As we mentioned in last week’s post, we’ve created a Flickr group for you to upload your Facing AIDS for World AIDS Day photos. There are already hundreds of photos from the United States Conference on AIDS — we hope you’ll help us add hundreds (thousands?!) more!
We’ve been talking with some of our colleagues and realize while it is very popular, not everyone is familiar with Flickr, so we’ve written this post to give you a little more background.
Flickr is an online photo-sharing community that allows anyone to organize and share their digital photos with friends, family, colleagues, and the rest of the world. The HIV community has embraced Flickr as a way to share photos from events, promote photo contests, and yes, Face AIDS. AIDS Action Committee of Massachusetts’ Flickr photostream has over 3,000 photos. And many organizations, like the Global Health Council and YouthForce have used Flickr for photo contests. We spoke to Michael Barron, Director of AIDS LifeCycle , about how Flickr has helped to promote their annual AIDS ride by asking participants to post photos from the event. He told us, “Our dedicated cyclists and volunteer ‘roadies’ share photos with the donors who rallied to send them on the road to raise awareness about HIV and AIDS all over California and beyond.”
There are also a lot of exciting things happening outside the HIV community that we can learn from.

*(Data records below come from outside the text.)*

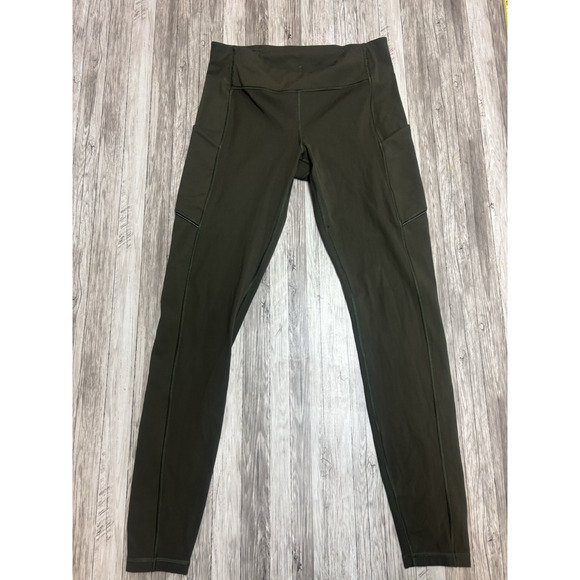 Lululemon Leggings Womens Size 8 Olive Green Yoga Athleisure Workout Casual - Picture 8 of 12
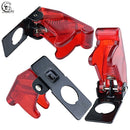 Auto Car Boat Truck Illuminated Led Toggle Switch With Safety Aircraft Flip Up Cover Guard Red Blue Green Yellow White 12V20A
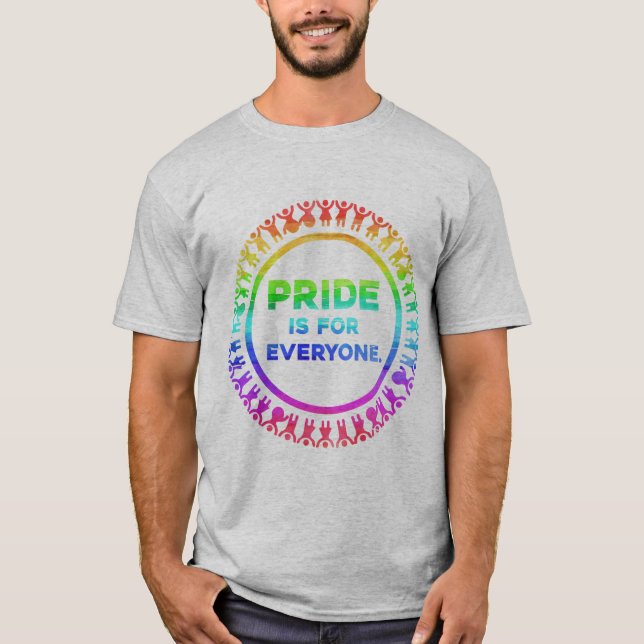 Camiseta Pride is for Everyone (Anverso)
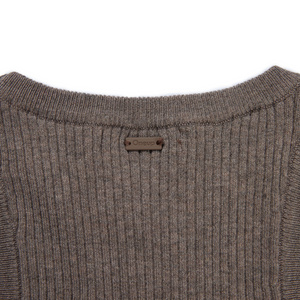 Ribbed Knit Cardigan & Tank Two-Piece Set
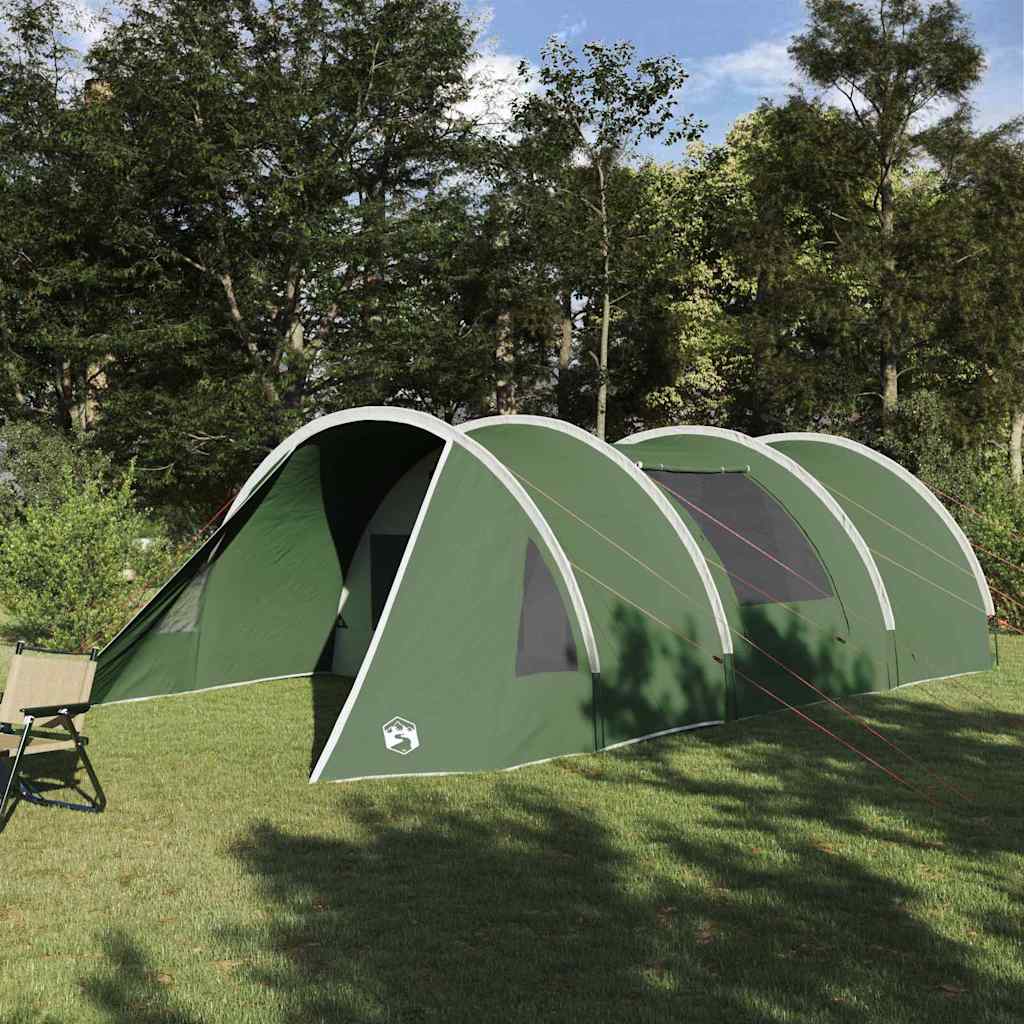 Tunelska šatora za 5 osoba Zelena i bijela 805 x 405 x 211 cm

For example, the Library of Congress (LOC) has partnered with Flickr to create The Commons , an archive of public photos from libraries and institutions around the world that the Flickr community is helping to describe and tag. Now there are 29 additional institutions that are participating in the Commons initiative. According to Michelle Springer from the LOC, “there are over 1000 records in our Prints and Photographs Catalog that have been enhanced by data provided by Flickr community members.”
If you’re new to Flickr, we’ve put together some steps to help you get started.
- Once you’ve created an account, you can edit your profile, your screen name (you can use your own name or create an alias), and control your privacy settings.You can also create your own permanent Flickr address, for example, our Flickr address is www.flickr.com/photos/aidsgov (but choose wisely, it can’t be changed later!)
- When you sign up, you have two options, a free account (that limits the size and number of photos you can upload or post) or a Pro account that has unlimited uploads, storage, photosets, and does not include ads on your page. You can use the free account to upload photos to the Facing AIDS group.
There are several ways to upload photos to Flickr.
- Flickr website : Log into your account, select “Upload photos and videos”, and follow the steps to choose photos from your computer to upload. Don’t forget to describe them with a title, description, and tags. Then click “save” and you’re all set.
- Email your photos : Flickr provides you with your own unique email address to add photos to your Flickr account.
- From your mobile phone : To upload from your mobile phone, either visit m.flickr.com or use your phone to upload photos using your unique email address .
Note: New accounts are marked “pending” until your photos have been reviewed . You’ll need to upload at least 5 public photos to have them reviewed by Flickr.
Join the Facing AIDS for World AIDS Day group and upload your Facing AIDS photo
- Once you’ve logged into your Flickr account, join the Facing AIDS group page by clicking “join this group.”
- Then select “add photos” and follow the steps to select, tag, and describe your photo. We suggest tagging your photos with “WAD09″ or “Facing AIDS.” We also encourage you to caption your photo with the message from your sign.
Note: All members of AIDS.gov Facing AIDS Flickr group can see your photo. If you don’t want anyone outside of the group to see your photo, you can change your privacy settings. Similarly, we may be using the photos to compile a Facing AIDS video montage and to promote the campaign on AIDS.gov.
Please join us in Facing AIDS for World AIDS Day. Together we can Face AIDS. Together we can make a difference!